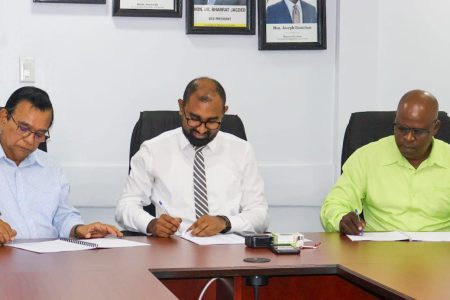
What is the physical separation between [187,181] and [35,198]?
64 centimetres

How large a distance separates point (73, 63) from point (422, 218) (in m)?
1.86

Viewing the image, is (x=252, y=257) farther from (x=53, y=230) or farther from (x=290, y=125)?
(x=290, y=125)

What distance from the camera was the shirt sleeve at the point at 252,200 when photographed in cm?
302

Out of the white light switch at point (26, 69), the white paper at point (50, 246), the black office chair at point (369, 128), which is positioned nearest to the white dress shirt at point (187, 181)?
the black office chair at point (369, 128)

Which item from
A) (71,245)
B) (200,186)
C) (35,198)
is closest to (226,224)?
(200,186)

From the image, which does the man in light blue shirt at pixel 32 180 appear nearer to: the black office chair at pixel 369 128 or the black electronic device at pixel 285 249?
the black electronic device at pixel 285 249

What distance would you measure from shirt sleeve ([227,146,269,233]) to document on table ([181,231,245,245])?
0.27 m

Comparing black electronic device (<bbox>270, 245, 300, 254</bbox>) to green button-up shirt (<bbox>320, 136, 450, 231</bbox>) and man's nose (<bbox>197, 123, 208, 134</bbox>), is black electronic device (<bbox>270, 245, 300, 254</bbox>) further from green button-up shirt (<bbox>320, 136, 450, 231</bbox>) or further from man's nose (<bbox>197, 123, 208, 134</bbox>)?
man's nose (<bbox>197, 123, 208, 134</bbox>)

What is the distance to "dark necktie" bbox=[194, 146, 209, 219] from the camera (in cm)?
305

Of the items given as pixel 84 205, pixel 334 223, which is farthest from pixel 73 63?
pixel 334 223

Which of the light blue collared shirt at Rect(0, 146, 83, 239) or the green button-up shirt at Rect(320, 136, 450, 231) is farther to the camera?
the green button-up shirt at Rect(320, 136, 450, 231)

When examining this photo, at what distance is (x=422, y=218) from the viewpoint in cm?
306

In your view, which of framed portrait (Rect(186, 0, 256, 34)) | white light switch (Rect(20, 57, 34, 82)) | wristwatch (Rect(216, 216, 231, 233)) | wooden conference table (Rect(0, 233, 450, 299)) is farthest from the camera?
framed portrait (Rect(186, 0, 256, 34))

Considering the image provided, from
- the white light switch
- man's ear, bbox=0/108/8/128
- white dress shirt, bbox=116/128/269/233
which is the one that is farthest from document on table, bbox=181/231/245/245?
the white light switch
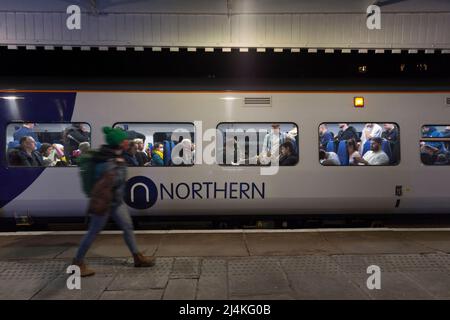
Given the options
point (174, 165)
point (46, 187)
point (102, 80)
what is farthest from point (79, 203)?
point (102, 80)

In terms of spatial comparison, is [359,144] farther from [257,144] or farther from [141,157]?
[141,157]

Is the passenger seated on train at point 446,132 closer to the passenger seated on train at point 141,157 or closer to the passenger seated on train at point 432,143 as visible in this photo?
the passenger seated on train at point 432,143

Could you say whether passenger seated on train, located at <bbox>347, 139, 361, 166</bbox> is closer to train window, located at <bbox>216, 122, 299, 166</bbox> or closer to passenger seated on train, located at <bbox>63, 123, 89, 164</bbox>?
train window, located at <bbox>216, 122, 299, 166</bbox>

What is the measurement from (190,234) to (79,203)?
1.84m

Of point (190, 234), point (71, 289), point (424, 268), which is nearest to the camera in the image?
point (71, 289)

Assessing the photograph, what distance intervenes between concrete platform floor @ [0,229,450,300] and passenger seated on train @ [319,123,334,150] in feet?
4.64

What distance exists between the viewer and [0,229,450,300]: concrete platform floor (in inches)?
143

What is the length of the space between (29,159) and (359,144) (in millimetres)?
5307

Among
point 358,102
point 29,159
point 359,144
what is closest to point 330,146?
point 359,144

◇ ◇ ◇ ◇ ◇

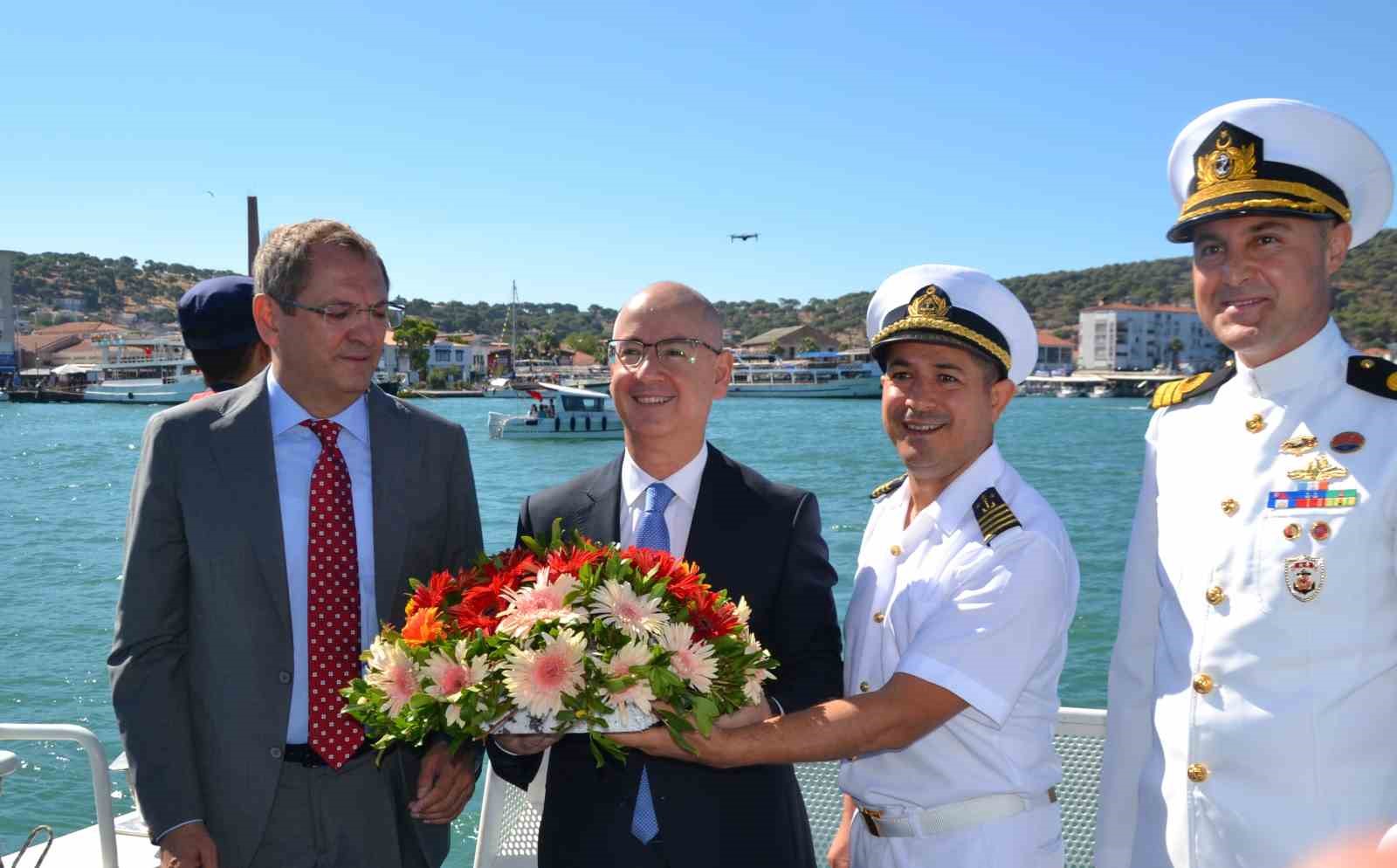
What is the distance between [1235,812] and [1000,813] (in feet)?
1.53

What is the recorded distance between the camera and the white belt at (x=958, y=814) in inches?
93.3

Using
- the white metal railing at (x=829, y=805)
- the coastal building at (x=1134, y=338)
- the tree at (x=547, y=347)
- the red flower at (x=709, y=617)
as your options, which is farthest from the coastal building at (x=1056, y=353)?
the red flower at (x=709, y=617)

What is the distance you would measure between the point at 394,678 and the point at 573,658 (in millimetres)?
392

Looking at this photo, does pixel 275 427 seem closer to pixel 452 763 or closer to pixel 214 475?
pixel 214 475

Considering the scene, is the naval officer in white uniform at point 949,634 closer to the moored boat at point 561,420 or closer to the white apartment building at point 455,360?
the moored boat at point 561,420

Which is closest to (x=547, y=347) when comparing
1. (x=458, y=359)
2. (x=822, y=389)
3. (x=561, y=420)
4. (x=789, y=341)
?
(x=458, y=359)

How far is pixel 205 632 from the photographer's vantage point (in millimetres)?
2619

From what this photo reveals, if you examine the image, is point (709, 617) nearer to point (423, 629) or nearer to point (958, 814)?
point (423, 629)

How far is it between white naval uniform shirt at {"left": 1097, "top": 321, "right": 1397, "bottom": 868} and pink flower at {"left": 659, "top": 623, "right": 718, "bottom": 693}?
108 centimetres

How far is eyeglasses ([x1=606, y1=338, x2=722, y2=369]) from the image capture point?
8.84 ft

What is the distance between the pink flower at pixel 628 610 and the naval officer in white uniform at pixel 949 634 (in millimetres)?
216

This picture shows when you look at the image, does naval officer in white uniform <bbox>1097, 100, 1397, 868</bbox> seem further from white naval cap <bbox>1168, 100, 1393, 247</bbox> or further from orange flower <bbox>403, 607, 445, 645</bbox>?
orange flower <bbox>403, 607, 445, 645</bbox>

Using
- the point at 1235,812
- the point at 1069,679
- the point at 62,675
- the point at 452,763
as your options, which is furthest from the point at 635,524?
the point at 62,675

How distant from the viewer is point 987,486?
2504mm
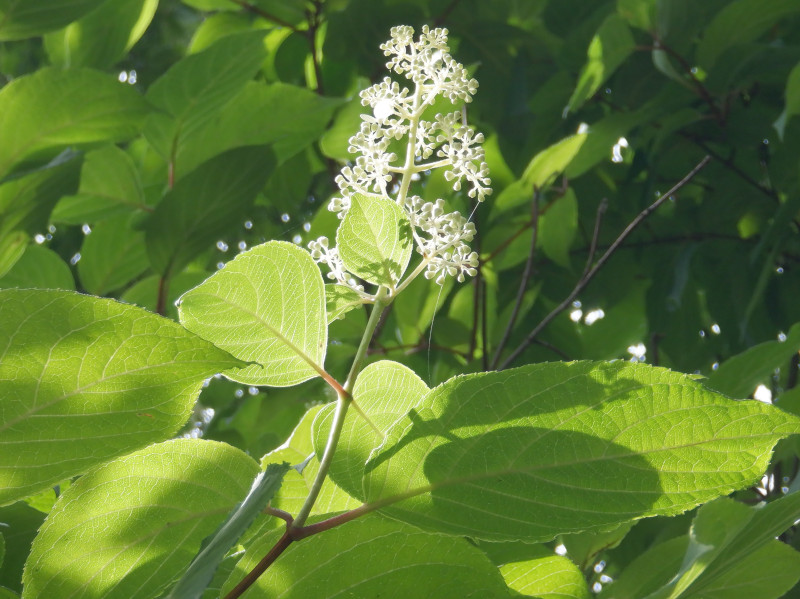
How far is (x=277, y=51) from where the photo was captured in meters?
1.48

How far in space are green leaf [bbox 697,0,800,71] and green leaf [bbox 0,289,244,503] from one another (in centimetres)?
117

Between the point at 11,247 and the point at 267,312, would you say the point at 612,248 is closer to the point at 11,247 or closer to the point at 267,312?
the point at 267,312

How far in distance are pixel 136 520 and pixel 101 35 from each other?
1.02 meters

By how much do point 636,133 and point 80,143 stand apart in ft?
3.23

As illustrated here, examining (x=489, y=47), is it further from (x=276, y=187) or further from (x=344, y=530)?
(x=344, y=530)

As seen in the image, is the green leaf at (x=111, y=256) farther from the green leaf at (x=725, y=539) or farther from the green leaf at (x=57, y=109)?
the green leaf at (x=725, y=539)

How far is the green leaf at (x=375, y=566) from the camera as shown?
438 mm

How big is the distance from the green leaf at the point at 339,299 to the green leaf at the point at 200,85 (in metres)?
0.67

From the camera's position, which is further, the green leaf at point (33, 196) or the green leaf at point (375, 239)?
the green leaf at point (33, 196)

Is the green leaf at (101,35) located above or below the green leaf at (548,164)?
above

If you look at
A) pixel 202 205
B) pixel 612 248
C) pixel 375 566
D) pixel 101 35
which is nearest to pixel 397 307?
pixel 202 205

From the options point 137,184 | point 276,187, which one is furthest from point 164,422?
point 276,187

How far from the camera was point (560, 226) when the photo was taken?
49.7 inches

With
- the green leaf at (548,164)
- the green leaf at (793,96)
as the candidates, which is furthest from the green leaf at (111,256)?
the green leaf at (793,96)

◇ ◇ ◇ ◇ ◇

* **PROBLEM REQUIREMENTS**: Find every line above that contains the word "would" and copy each one in full.

* **REPLY**:
What distance would you measure from shirt sleeve ([227,146,269,233]) to document on table ([181,231,245,245])?
What is the distance you would measure between the point at 394,678 and the point at 573,658 (in millimetres)?
Between the point at 11,247 and the point at 267,312, would you say the point at 612,248 is closer to the point at 11,247 or closer to the point at 267,312?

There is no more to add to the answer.